* _Passage given_:
** BEGIN **

Lord Wilson hinted at the inherently synthetic and therefore somewhat troublesome nature of hypothetical scenarios in his judgment: “Within this highly artificial exercise, regard to the effect of one assumption is halted by the terms of another.”  He was referring to the effect of the assumption that the sale would be to a private landlord, and therefore Mr Loveridge’s interest would be downgraded, being halted by the assumption that the residential occupier continues to have the same right to occupy the premises as before that time.
The outcome of this case will instil confidence in local authority tenants that unlawful evictions will indeed lead to compensation calculated in accordance with the 1988 Act. Local authorities are now likely to pay even closer attention to the the proper handling of evictions in light of the potential financial ramifications of making an unlawful eviction. In essence the court has read the statute literally and has obediently followed through Parliament’s intention of compensating the wronged tenant by reference to the landlord’s hypothetical gain.
Perhaps the most important lesson here is that, to use the language from our Case Preview, sometimes assessing things in a vacuum is precisely what is required in order to comply with the rules prescribed by Parliament. The Court of Appeal felt that overlooking the likely downgrading of Mr Loveridge’s interest ignored the true nature of his occupation but in fact the task was just to produce two valuations reflecting the freeze-frame immediately pre-eviction and deduct one from the other. The Supreme Court has brought this complicated case to a close with refreshing simplicity.

** END **

* _Provided data_:
** BEGIN **

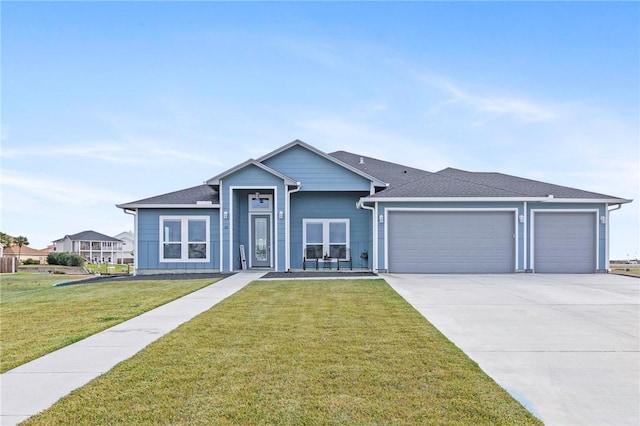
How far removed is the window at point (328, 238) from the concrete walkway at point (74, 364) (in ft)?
32.5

** END **

* _Actions to take_:
a - Answer these questions from the case commentary:
(i) Whose judgment described the exercise as "highly artificial"?
(ii) Compensation for unlawful evictions is calculated in accordance with which Act?
(iii) Which court brought the case to a close?
b - Duplicate the section of the case commentary starting at "The outcome of" and ending at "landlord’s hypothetical gain.".
The listing comes from a source separate from the case commentary.

* _Written answers_:
a -
(i) Lord Wilson's
(ii) The 1988 Act
(iii) The Supreme Court

b -
The outcome of this case will instil confidence in local authority tenants that unlawful evictions will indeed lead to compensation calculated in accordance with the 1988 Act. Local authorities are now likely to pay even closer attention to the the proper handling of evictions in light of the potential financial ramifications of making an unlawful eviction. In essence the court has read the statute literally and has obediently followed through Parliament’s intention of compensating the wronged tenant by reference to the landlord’s hypothetical gain.